## [Dataset rows]
————
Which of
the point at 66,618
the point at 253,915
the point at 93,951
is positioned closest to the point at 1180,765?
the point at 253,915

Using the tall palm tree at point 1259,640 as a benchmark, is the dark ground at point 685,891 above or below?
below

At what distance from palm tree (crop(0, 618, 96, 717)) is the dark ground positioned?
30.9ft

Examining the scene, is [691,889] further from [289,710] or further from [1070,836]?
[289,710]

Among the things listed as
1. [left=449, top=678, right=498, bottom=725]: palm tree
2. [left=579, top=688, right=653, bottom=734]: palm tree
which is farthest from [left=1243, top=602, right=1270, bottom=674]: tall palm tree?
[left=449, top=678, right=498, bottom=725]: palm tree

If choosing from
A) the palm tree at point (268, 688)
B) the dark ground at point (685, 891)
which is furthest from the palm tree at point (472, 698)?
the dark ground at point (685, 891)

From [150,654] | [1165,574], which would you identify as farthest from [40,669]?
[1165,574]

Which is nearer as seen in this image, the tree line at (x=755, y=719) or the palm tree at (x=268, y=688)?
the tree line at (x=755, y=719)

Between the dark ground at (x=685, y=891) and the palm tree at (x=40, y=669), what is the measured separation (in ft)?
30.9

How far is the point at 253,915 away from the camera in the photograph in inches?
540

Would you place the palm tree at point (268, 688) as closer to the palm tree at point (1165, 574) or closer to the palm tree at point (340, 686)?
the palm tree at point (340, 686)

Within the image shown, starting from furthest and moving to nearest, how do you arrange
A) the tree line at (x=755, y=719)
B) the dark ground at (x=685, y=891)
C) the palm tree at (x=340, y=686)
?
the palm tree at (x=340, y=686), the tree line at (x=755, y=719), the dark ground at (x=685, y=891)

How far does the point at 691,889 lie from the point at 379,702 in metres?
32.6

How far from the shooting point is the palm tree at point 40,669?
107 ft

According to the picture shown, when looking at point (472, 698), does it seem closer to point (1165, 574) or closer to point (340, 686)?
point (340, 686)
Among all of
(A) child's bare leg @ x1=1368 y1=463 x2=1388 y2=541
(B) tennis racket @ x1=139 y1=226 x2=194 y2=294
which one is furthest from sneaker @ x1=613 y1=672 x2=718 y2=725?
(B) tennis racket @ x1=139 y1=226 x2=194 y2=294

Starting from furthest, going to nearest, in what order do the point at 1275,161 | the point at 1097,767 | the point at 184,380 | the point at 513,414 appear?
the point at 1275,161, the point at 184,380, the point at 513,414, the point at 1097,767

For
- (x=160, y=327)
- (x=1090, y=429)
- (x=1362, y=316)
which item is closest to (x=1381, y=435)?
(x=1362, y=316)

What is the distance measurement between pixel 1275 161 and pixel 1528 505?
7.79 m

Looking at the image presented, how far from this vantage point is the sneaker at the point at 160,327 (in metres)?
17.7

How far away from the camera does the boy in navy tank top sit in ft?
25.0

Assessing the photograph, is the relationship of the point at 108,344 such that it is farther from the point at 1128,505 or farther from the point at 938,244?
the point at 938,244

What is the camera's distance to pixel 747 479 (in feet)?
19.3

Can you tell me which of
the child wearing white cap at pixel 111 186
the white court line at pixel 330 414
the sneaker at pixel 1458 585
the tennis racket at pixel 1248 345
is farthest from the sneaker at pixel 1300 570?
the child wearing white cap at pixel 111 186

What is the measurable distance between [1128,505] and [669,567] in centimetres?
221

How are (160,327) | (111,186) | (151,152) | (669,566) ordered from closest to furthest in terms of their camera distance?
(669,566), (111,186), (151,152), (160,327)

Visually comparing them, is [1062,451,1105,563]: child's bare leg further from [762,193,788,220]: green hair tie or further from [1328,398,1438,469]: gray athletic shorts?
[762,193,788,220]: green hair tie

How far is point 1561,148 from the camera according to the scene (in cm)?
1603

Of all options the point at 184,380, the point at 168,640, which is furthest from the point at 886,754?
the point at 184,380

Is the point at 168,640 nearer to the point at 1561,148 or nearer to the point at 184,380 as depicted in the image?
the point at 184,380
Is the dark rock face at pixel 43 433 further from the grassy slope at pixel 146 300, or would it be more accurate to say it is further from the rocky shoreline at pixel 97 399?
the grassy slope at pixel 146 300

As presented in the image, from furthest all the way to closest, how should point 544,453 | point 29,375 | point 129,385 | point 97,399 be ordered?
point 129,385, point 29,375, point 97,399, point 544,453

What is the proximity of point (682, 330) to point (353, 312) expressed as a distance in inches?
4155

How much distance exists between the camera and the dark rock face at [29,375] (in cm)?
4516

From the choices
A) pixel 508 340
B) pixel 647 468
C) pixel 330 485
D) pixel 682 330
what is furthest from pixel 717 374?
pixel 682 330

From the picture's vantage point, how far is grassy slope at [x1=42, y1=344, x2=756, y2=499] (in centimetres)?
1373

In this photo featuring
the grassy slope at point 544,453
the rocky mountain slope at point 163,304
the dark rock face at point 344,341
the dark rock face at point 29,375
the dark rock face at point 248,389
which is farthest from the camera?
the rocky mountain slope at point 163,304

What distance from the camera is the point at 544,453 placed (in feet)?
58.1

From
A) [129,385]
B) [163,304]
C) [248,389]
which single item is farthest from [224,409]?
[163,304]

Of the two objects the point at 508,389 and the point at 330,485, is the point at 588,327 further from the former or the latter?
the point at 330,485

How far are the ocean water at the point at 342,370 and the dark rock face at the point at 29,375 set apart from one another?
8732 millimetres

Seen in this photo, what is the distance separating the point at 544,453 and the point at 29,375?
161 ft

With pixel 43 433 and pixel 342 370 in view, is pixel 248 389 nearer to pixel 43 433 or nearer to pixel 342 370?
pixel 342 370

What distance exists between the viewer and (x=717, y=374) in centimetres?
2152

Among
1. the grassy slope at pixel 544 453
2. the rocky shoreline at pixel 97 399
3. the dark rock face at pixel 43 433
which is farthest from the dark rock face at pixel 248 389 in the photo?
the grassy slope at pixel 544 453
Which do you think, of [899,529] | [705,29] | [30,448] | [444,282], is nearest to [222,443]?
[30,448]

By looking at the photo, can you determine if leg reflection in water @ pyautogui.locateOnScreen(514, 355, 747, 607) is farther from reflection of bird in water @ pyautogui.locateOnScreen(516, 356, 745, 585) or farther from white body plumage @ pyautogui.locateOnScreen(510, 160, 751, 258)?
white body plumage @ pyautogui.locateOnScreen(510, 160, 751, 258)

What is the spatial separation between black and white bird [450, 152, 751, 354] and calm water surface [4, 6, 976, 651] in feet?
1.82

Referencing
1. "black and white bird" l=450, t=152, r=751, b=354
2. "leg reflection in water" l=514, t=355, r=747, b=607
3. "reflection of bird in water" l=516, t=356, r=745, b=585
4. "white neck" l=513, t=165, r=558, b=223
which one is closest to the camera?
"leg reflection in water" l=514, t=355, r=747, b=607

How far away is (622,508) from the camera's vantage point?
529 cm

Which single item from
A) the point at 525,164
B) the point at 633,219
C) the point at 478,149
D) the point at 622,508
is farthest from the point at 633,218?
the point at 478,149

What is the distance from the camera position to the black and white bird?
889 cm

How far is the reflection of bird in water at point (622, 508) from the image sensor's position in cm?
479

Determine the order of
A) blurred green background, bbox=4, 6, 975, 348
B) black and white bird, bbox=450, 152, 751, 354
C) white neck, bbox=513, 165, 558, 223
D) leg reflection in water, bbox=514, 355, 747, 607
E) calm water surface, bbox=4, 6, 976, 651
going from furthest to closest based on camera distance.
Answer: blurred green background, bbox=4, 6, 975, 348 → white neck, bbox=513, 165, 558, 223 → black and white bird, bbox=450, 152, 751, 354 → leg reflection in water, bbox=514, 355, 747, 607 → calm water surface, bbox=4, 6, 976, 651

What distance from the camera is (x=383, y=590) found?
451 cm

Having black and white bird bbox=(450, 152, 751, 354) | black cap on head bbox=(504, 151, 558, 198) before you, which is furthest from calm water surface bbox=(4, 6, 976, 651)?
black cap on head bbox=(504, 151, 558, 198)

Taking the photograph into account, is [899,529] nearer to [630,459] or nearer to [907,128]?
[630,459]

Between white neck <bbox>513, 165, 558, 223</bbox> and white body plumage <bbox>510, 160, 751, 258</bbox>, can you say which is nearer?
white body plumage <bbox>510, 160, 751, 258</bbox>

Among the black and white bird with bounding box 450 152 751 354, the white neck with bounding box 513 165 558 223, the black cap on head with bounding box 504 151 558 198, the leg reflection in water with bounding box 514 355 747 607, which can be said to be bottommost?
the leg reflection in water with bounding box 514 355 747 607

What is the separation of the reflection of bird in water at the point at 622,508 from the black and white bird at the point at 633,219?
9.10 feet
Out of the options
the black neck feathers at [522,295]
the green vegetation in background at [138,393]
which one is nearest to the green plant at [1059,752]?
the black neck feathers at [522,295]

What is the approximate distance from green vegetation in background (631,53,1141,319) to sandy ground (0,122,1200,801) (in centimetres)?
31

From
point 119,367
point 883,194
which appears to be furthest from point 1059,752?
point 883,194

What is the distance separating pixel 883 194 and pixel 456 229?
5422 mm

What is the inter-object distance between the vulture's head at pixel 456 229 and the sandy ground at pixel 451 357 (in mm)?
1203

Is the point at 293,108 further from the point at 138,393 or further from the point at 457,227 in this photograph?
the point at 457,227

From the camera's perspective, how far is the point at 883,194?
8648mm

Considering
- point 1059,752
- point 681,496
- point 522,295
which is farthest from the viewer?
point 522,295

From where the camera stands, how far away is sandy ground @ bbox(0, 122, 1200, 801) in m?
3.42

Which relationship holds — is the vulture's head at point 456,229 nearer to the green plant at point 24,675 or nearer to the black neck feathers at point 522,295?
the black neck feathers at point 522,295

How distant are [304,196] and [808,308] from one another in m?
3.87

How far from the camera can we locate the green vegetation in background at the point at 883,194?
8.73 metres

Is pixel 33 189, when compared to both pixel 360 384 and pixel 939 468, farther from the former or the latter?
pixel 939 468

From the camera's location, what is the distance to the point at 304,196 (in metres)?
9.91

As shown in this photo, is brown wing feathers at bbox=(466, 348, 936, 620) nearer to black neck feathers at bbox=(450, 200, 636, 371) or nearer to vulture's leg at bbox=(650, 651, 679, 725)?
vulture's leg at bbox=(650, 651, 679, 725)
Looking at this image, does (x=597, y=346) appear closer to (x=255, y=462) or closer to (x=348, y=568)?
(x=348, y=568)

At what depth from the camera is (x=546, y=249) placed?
————
## [What is expected]
Can you copy out, word for word, the part of the records that opens with the line containing "Which relationship holds" and runs through the end of the records?

## [Task answer]
Which relationship holds — is the vulture's head at point 456,229 nearer to the green plant at point 24,675 or nearer to the black neck feathers at point 522,295?
the black neck feathers at point 522,295

How distant are [304,196] and [808,308] from one another in m?
3.87

How far from the camera can we locate the green vegetation in background at the point at 883,194?
8.73 metres

Is pixel 33 189, when compared to both pixel 360 384 and pixel 939 468, farther from the former or the latter?
pixel 939 468

From the camera's location, what is the distance to the point at 304,196 (in metres)?
9.91

As shown in this photo, is brown wing feathers at bbox=(466, 348, 936, 620) nearer to black neck feathers at bbox=(450, 200, 636, 371) or nearer to vulture's leg at bbox=(650, 651, 679, 725)?
vulture's leg at bbox=(650, 651, 679, 725)
Looking at this image, does (x=597, y=346) appear closer to (x=255, y=462) or closer to (x=348, y=568)?
(x=348, y=568)

At what depth from the camera is (x=546, y=249) placed?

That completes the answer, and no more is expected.